Funding. Carmen A. Catizone, executive director of the National Association of State Boards of Pharmacy, said in December that state regulators lack the funding to properly inspect all of the pharmacies in their jurisdiction [see January 15, 2013, AJHP News].

Wiberg acknowledged that funding issues have been a concern for state boards of pharmacy over the past decade.

"There has been a constant fight to retain our resources, to retain our staffing, to retain our appropriations," he said.

Jay Campbell, executive director of the North Carolina Board of Pharmacy, said state governments need to adequately fund their pharmacy boards. In particular, he said, licensing fees collected by the boards should be used to ensure patient safety and not "regarded as vehicles for revenue."

Definitions. FDA has clear jurisdiction over drug manufacturers, but state pharmacy boards have traditionally regulated the practice of pharmacy compounding.

Hamburg underwent two days of grilling last November from Congress, with some legislators saying FDA should have treated NECC as a manufacturer and taken action against the company. She said FDA was hampered by ambiguity over whether the agency has the authority to act against a compounding pharmacy whose practices are akin to drug manufacturing.

Underlying this issue, Wiberg said, is the lack of clarity on differences between compounding from manufacturing.

In the case of NECC, "should the activities they were engaged in be classified as nontraditional compounding or nontraditional manufacturing?" he asked.

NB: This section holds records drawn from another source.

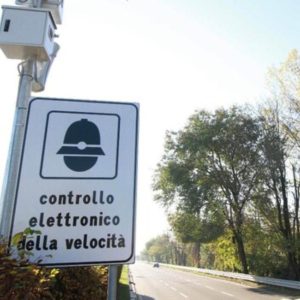 Autovelox, nuovo sequestro in diverse province italiane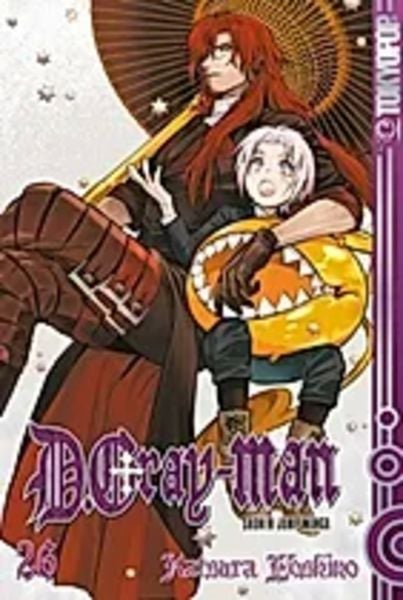 D.Gray-Man 28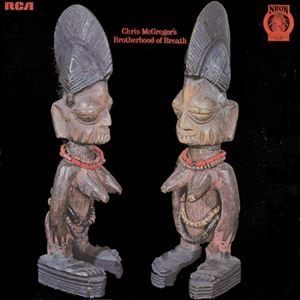 CHRIS McGREGOR / クリス・マクレガー / BROTHERHOOD OF BREATH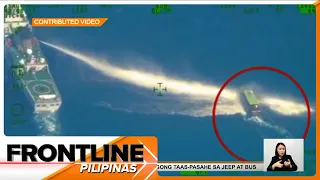 China, iginiit na nangako umano ang Pilipinas na aalisin ang BRP Sierra Madre | Frontline Pilipinas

He and others said pharmacy boards would benefit from having clear definitions from FDA to help classify these activities and determine who should be primarily responsible for regulating specific pharmacies.

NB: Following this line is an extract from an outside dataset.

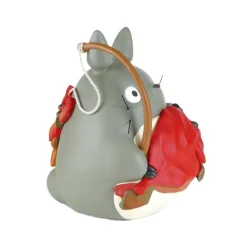 Maison Ghibli Statues|Décoration Nouvel An Statue Porte-Bonheur Totoro - Mon Voisin Totoro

During her November testimony before Congress, Hamburg asked legislators to support a "risk-based framework" for regulating pharmacy compounding. Under that framework, traditional compounding would remain under state regulation, compounding practices that are deemed nontraditional would be regulated by FDA, and some sterile compounders would need to follow the Good Manufacturing Practices required of drug manufacturers.

More recently, the consumer advocacy group Public Citizen on December 18 released a letter to Health and Human Services Secretary Kathleen Sebelius opposing Hamburg's proposal. The letter stated that FDA's proposal obscures the line between traditional and nontraditional compounding and would further confuse the regulatory landscape.

A docket for comments on the framework was available through January 18.

"We are eager for input from any and all who want to sharer their perspective, experiences, and ideas on this critical issue of pharmacy compounding," Hamburg said.